Somewhere between a single target-date fund and building a portfolio fund by fund, a few 401(k) plans offer a third menu item: a ready-made mix built around a specific strategy.
The short answer
A custom model portfolio inside a 401(k) is a pre-built combination of the plan’s existing funds, assembled around a particular strategy or risk level, that a participant can select as a single unit instead of choosing and weighting individual funds on their own. Unlike a personalized managed account, a model portfolio is typically the same fixed mix for everyone who selects that particular model, rather than one adjusted to an individual participant’s specific data. These portfolios are usually built by an outside investment professional or committee the plan works with, and rebalancing back to the target mix is generally handled automatically once a participant opts in.
Who typically builds these models
Model portfolios aren’t usually built by the plan sponsor directly. Instead, an outside investment advisor, asset manager, or committee the plan works with generally designs each model, selecting which of the plan’s existing funds to include and in what proportions. The plan sponsor still holds responsibility for selecting and monitoring the funds available on the broader menu, including any models offered, as part of its ongoing oversight of the plan’s investment lineup.
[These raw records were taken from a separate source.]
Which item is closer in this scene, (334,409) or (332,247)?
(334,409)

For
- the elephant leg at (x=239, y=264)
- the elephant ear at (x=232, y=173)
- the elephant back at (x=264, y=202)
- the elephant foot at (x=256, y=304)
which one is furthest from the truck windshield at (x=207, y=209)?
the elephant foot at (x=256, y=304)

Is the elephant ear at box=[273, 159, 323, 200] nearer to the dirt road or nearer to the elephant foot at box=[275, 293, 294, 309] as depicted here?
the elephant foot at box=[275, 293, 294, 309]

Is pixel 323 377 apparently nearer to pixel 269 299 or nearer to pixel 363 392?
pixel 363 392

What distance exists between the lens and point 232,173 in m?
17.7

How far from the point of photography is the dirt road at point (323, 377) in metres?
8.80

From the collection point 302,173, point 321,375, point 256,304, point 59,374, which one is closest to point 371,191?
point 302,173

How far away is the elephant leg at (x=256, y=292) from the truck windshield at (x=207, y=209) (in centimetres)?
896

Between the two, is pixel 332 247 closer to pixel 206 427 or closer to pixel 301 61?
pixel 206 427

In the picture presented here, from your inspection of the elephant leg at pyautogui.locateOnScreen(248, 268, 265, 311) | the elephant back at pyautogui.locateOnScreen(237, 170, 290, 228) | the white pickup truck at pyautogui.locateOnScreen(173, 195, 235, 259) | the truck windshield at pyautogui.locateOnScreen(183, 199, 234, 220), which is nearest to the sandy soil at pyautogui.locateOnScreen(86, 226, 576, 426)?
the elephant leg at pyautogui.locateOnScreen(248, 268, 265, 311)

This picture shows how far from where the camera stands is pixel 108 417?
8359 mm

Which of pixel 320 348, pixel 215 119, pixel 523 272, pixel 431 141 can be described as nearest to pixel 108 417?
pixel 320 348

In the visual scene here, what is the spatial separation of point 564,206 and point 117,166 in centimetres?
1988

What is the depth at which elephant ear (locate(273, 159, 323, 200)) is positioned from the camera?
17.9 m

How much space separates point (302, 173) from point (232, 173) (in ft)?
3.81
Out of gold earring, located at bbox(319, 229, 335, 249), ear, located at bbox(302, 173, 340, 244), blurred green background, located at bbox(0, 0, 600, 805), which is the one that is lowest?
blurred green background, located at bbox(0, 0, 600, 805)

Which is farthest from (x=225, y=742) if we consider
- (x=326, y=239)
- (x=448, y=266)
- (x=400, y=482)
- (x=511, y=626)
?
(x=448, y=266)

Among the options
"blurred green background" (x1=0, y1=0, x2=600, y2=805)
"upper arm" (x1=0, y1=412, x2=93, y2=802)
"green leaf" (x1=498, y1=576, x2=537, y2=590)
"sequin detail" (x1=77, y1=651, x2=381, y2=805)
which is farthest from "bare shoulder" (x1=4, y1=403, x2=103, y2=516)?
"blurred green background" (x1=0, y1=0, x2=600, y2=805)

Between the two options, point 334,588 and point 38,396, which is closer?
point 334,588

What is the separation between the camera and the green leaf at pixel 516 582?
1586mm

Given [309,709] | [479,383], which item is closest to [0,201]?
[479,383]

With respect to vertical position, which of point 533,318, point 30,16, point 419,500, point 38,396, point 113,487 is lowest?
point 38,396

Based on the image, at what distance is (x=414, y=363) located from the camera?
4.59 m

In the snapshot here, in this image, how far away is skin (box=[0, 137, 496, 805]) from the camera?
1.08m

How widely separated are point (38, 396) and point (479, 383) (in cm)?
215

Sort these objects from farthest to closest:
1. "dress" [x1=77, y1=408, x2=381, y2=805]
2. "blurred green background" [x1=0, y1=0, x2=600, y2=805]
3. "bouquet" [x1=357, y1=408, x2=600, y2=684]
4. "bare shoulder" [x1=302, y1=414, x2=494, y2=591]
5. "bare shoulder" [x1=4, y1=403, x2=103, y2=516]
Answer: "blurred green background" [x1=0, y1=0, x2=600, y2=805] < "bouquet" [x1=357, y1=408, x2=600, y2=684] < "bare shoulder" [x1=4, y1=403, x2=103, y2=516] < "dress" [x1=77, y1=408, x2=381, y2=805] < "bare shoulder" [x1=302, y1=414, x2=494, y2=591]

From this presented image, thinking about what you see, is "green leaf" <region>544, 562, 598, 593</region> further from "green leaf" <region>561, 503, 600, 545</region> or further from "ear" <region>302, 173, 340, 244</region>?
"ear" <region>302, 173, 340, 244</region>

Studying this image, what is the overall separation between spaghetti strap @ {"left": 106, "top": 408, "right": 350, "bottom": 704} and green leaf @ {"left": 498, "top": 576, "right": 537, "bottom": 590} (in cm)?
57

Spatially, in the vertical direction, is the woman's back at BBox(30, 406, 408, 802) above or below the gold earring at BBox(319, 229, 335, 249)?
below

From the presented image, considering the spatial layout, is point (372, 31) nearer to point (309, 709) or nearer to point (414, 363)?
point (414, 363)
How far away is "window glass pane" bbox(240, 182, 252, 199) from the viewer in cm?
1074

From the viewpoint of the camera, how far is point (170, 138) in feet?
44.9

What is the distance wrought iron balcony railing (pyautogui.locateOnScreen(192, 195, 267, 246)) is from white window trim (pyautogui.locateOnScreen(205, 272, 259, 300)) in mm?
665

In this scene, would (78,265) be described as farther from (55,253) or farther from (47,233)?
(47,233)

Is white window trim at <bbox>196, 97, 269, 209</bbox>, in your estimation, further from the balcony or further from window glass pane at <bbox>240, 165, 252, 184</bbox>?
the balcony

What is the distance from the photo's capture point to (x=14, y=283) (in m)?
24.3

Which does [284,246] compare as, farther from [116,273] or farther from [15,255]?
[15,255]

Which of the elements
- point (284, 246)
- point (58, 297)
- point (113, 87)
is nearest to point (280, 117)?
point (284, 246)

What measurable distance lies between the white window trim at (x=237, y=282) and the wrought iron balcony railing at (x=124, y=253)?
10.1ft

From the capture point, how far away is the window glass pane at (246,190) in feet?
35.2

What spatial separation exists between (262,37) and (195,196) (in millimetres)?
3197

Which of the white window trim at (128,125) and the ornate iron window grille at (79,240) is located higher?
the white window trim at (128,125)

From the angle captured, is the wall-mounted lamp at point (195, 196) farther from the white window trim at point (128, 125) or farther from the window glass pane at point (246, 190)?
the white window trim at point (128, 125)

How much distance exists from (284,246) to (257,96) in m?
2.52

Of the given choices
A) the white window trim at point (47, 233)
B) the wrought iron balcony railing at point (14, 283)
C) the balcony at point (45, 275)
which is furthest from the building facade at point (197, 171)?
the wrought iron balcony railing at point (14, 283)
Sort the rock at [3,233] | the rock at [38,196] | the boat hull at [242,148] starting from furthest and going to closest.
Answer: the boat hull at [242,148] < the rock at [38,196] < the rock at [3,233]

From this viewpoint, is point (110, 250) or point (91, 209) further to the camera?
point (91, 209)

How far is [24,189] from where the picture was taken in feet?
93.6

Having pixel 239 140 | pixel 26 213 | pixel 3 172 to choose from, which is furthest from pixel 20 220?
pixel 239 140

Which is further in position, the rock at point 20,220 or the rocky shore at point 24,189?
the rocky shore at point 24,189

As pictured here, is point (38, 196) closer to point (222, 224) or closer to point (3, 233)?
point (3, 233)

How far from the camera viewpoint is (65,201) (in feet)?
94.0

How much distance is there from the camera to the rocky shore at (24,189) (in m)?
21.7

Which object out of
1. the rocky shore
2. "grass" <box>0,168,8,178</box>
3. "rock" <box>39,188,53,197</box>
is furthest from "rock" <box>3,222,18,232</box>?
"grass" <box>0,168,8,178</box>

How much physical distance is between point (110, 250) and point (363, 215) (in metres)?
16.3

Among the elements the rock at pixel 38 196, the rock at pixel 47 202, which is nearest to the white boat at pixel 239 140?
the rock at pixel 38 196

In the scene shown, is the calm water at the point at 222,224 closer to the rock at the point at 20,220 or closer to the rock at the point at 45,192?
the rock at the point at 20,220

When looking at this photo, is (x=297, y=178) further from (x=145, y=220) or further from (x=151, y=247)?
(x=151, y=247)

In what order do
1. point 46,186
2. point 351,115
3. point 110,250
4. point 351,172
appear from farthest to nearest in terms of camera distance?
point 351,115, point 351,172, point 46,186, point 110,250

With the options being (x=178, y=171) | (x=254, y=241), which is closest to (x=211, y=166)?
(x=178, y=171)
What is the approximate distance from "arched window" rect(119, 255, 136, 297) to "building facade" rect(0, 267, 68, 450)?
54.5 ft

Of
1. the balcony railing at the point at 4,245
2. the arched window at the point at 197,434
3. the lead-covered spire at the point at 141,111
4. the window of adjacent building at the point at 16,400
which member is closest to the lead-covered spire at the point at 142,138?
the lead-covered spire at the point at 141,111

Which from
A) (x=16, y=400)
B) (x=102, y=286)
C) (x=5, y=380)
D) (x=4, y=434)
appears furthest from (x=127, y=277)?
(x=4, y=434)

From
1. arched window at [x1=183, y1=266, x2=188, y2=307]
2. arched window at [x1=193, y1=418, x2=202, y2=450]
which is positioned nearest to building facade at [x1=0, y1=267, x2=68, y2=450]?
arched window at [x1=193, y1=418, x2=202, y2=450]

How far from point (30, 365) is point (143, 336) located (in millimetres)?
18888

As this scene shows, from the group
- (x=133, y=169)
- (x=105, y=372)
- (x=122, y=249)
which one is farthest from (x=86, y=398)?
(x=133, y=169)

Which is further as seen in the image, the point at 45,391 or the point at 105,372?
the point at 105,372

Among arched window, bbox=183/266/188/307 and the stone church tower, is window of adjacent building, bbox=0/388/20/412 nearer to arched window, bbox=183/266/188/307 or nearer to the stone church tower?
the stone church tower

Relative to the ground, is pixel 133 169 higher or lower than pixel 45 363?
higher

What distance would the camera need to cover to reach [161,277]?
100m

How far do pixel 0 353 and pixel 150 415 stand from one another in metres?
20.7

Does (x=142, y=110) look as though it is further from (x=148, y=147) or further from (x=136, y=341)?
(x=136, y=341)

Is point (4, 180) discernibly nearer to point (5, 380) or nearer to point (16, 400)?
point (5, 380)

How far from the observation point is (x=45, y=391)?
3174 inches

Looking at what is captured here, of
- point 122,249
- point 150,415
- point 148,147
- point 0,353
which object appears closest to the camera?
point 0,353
How a model portfolio differs from the alternatives
- Versus picking individual funds yourself. Self-directed selection means choosing each fund and its percentage allocation independently, and rebalancing it manually or not at all; a model portfolio bundles that decision into a single, pre-set combination.
- Versus a target-date fund. A target-date fund shifts its mix automatically as a target year approaches, based on age alone. A model portfolio, by contrast, is usually built around a stated risk level or strategy rather than a specific retirement year, and it doesn’t necessarily change its risk profile over time the way a target-date fund’s glide path does, unless the model itself is periodically updated.
- Versus a managed account. A managed account is personalized to the individual using account-specific data; a model portfolio applies the same fixed mix to everyone who picks it, which generally makes it a lower-cost option than a fully managed account, though not necessarily free.
Rebalancing that comes built into the model
One of the practical benefits of a model portfolio is that the funds inside it are periodically brought back to their original target weights automatically, similar to how portfolio rebalancing works more generally, without the participant needing to place trades or track drift between funds manually. The frequency and method of rebalancing depend on how the specific model was designed and can vary between the different models a plan offers.
What to weigh before choosing a model portfolio
Not every model portfolio fits every participant equally well, since the mix is built around an assumed risk level or strategy rather than one person’s actual circumstances. Comparing the description of a given model — including any additional fee layered on top of the underlying funds — against a personal sense of comfort with investment ups and downs is a reasonable starting point, along with checking whether the plan’s disclosure materials explain how and when the model gets rebalanced or updated.
The takeaway
A custom model portfolio offers a middle ground between full self-direction and a fully personalized managed account, bundling a set of the plan’s existing funds into a single, professionally assembled mix with automatic rebalancing. Understanding what strategy a specific model is built around, and how it differs from the plan’s other default and managed options, is the practical way to judge whether it fits.